Young adult rabbits usually range from 1 to 3 years. You cannot tell their exact age during this time but ideally, young adults should have already reached their max weight. Other characteristics of young adult rabbits are the following: 

  • Temperament: rabbits are active and curious during this time. They will be very interested in play and bonding activities. However, female rabbits need more patience as they can be aloof and more headstrong than male rabbits 
  • Teeth and nails: rabbits at this age should have pearly white teeth especially when they are on a good diet. Their nails should also be soft and thin nails, that are easy to clip and trim. 
  • Coats: young adult rabbit coats have a soft coat called their “transition coat”. This will shed eventually that will shed every season. 
  • Feet: since the rabbits are relatively young, the heel of their foot should be soft and should not show lots of callousness. 

Rabbits in Their Middle Age 

Rabbits that have reached their middle ages are approximately 4 to 5 years of age. 

  • Temperament: Rabbits are still active but are not as active as they were during their childhood and young adulthood stage. Some owners even claim that rabbits are more affectionate during this time 
  • Teeth and Nails: should still be white but not as pearly white as younger rabbits. Nails should also be thicker and harder to trim 
  • Coat: middle-aged rabbits have shed their transitional coats and thus now have their adult coats. For extra fluffy breeds, heavy shedding is expected 
  • Feet: middle-aged rabbits tend to have red soles and callousness in their feet because of all the hopping and playing they did as kids. 

Rabbits in Old Age

Rabbits in old age
Rabbits in old age

Rabbits are considered senior rabbits when they have reached 6 years old and above. 

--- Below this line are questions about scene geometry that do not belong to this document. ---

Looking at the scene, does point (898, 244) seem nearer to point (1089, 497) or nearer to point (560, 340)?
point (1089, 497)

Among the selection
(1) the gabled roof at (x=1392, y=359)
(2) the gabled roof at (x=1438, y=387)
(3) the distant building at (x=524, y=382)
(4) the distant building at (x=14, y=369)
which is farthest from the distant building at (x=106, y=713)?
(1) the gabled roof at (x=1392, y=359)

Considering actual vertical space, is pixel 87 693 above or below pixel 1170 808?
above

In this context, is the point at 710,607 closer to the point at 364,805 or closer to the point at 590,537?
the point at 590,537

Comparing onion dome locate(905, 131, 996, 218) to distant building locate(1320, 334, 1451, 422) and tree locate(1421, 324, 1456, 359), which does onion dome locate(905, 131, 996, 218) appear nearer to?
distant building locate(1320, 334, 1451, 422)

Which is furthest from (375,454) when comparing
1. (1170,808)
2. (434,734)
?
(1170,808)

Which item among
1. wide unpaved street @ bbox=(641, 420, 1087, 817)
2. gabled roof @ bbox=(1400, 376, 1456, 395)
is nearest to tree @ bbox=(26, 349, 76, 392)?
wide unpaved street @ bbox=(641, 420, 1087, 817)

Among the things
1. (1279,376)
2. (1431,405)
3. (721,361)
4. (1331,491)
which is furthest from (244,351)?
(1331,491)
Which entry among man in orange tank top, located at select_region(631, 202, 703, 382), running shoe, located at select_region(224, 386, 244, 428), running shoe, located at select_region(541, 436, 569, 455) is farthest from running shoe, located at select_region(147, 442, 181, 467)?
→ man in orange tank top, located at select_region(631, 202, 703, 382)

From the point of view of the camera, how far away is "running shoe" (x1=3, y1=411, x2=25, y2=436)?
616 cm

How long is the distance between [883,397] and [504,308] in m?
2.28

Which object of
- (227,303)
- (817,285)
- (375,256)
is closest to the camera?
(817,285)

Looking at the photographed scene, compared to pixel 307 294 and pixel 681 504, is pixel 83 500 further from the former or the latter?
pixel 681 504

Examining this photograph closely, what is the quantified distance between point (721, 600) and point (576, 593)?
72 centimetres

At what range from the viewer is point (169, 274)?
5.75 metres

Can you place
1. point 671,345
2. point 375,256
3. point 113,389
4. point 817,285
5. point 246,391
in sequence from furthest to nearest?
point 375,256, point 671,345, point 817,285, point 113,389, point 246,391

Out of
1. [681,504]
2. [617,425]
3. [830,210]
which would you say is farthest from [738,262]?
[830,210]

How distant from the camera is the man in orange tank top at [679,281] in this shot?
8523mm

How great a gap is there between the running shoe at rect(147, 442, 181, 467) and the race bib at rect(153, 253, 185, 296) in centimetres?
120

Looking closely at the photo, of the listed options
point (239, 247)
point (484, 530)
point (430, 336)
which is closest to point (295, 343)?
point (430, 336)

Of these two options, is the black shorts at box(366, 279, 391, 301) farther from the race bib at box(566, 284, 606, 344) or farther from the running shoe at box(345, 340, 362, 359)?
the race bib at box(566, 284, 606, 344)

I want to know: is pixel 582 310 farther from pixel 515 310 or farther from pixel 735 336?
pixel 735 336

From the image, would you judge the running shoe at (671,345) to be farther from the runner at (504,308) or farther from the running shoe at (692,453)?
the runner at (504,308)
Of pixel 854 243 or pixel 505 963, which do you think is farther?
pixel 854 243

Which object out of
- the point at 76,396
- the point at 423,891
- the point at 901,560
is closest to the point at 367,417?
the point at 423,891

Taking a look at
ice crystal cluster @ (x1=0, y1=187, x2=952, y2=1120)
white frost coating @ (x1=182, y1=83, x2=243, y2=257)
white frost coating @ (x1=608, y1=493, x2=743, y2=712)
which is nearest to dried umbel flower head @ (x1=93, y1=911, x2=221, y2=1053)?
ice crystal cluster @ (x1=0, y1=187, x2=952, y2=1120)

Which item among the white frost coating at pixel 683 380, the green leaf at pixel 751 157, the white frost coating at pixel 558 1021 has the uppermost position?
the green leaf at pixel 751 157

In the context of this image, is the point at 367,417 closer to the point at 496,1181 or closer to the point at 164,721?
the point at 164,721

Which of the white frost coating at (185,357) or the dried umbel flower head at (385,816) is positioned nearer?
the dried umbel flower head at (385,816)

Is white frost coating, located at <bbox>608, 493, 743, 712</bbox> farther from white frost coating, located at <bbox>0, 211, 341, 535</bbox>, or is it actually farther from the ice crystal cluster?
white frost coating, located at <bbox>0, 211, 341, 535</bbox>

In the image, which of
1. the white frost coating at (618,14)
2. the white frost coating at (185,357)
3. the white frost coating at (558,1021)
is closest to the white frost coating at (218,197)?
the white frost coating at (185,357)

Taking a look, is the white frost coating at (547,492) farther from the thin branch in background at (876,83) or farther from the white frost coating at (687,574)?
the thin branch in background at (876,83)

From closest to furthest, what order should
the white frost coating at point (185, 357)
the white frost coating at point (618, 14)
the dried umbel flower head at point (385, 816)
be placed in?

  • Temperament: rabbits who are old will have significantly decreased their activity levels. They will spend most of their time sleeping or just hanging around rather than binkying or playing around with another rabbit .
  • Teeth and Nails: old rabbits will have very hard nails that are hard to trim. They can appear brittle or flaky as well. The teeth of old rabbits will likely be yellow because of years of use. They can also be suffering from dental issues already. 
  • Coat: some rabbits will shed some of their luscious furs due to old age. However, this isn’t a huge problem as long as their skin does not develop inflammations. 
  • Feet: the sole of an elderly rabbit will be calloused. Some rabbits develop sore hocks during this time as well, so it is important that an owner keeps them extra comfortable during this time. 


While you might not be able to always tell exactly the age of your rabbit, remember that a rabbit shows some subtle signs of their age. Young rabbits tend to move around a lot thus they need more food. However, once they reach middle age and old age, their diet and portions should be controlled to avoid them gaining weight as obesity can also pose a health risk to rabbits. 

I hope that I was able to walk you through many informative topics today and I hope to see you in my next articles!